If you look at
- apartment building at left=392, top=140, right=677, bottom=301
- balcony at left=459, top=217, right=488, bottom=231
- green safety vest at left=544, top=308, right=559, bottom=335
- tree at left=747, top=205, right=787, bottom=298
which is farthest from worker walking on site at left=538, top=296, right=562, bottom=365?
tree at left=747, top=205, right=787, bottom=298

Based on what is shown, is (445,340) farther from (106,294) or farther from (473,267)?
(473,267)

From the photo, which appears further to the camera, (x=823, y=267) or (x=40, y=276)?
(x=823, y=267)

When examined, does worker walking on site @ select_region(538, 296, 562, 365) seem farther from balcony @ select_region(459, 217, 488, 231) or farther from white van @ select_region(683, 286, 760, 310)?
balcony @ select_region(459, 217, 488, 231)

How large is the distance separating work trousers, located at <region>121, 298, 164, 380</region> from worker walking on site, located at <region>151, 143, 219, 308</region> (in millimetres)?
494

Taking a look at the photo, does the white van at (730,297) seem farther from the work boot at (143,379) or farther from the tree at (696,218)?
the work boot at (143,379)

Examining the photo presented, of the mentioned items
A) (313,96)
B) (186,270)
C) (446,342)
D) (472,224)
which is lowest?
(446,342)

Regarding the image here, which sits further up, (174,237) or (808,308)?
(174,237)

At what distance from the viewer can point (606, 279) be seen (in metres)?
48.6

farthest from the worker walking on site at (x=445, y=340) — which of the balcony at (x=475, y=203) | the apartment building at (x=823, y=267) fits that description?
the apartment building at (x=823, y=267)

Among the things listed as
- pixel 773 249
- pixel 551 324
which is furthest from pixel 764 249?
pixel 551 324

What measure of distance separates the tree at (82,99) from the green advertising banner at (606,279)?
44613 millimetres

» 作業指示: 上記の項目をすべて、各行を1つの文字列とするJSON配列に変換してください。空行は含めないこと。

» 出力結果:
[
  "If you look at",
  "- apartment building at left=392, top=140, right=677, bottom=301",
  "- balcony at left=459, top=217, right=488, bottom=231",
  "- green safety vest at left=544, top=308, right=559, bottom=335",
  "- tree at left=747, top=205, right=787, bottom=298",
  "which is farthest from worker walking on site at left=538, top=296, right=562, bottom=365?",
  "tree at left=747, top=205, right=787, bottom=298",
  "Based on what is shown, is (445,340) farther from (106,294) or farther from (473,267)?",
  "(473,267)",
  "From the photo, which appears further to the camera, (x=823, y=267) or (x=40, y=276)?",
  "(x=823, y=267)",
  "When examined, does worker walking on site @ select_region(538, 296, 562, 365) seem farther from balcony @ select_region(459, 217, 488, 231) or farther from white van @ select_region(683, 286, 760, 310)?",
  "balcony @ select_region(459, 217, 488, 231)",
  "How large is the distance separating work trousers, located at <region>121, 298, 164, 380</region> from worker walking on site, located at <region>151, 143, 219, 308</region> (in millimetres)?",
  "494",
  "Taking a look at the photo, does the white van at (730,297) seem farther from the work boot at (143,379) or farther from the tree at (696,218)?",
  "the work boot at (143,379)",
  "Examining the photo presented, of the mentioned items",
  "A) (313,96)",
  "B) (186,270)",
  "C) (446,342)",
  "D) (472,224)",
  "which is lowest?",
  "(446,342)",
  "Regarding the image here, which sits further up, (174,237) or (808,308)?",
  "(174,237)",
  "At what distance from the viewer can point (606, 279) be seen (in metres)?",
  "48.6",
  "farthest from the worker walking on site at (x=445, y=340) — which of the balcony at (x=475, y=203) | the apartment building at (x=823, y=267) fits that description?",
  "the apartment building at (x=823, y=267)",
  "Among the things listed as",
  "- pixel 773 249",
  "- pixel 551 324",
  "which is furthest from pixel 764 249?",
  "pixel 551 324",
  "What measure of distance separates the tree at (82,99) from the green advertising banner at (606,279)?",
  "44613 millimetres"
]